Descrizione: Castelnuovo ripercorre i giudizi sferzanti espressi da Roberto Longhi sull'opera di Leonardo e in particolare sulla Gioconda, tra anni Dieci e anni Cinquanta, contestualizzando il suo pensiero nel panorama della critica coeva – Bernard Berenson, Paul Valéry, Sar Peladan, Walter Pater – che celebrava sotto vari aspetti il genio del pittore.
L’intervento è pubblicato in Leonardo, genio a Venezia, supplemento a «La Stampa» edito in occasione della mostra Leonardo & Venezia (Venezia, Palazzo Grassi: 23 marzo-5 luglio 1992).

Autore: Enrico Castelnuovo

Fonte: Leonardo, genio a Venezia, pp. 24-26 (supplemento a La Stampa)

Editore: La Stampa; digitalizzazione: Archivio storico dell'Università di Torino (2023)

Data: 1992-03-26

Gestione dei diritti: Licenza Creative Commons
Quest'opera è distribuita con Licenza Creative Commons Attribuzione 4.0 Internazionale

Relazione: Inventario del fondo Enrico Castelnuovo, unità archivistica «La Stampa» (Archivio storico dell'Università di Torino)

Istruzioni del compito: Nell'estratto, quali nomi rappresentano la critica coeva che celebrava il genio di Leonardo? Elencali tutti. I record riportati di seguito non servono.

Dati forniti:
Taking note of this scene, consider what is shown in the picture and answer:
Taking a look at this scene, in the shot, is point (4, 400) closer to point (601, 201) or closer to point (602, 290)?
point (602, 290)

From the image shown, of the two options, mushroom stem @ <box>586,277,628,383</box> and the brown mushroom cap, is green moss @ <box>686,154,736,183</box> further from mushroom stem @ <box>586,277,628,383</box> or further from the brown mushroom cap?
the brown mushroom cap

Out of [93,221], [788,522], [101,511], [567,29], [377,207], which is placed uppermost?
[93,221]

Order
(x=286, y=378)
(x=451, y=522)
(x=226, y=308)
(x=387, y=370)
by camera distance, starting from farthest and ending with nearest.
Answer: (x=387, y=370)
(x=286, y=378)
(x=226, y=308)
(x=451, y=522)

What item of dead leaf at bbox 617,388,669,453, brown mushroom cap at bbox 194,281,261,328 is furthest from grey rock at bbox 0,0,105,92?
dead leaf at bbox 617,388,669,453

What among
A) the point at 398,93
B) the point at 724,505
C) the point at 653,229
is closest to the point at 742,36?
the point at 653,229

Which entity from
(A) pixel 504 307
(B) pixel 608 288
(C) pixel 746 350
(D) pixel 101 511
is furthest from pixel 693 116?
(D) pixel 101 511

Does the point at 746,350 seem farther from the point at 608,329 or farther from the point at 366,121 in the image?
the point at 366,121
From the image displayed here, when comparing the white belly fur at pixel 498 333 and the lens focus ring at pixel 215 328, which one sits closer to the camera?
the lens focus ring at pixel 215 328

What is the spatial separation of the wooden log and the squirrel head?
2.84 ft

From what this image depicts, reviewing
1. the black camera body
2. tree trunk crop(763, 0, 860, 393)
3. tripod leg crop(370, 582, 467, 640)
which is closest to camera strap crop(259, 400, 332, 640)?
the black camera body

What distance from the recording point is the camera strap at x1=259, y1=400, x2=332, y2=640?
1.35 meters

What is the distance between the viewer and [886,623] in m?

Risposta scritta: Bernard Berenson, Paul Valéry, Sar Peladan, Walter Pater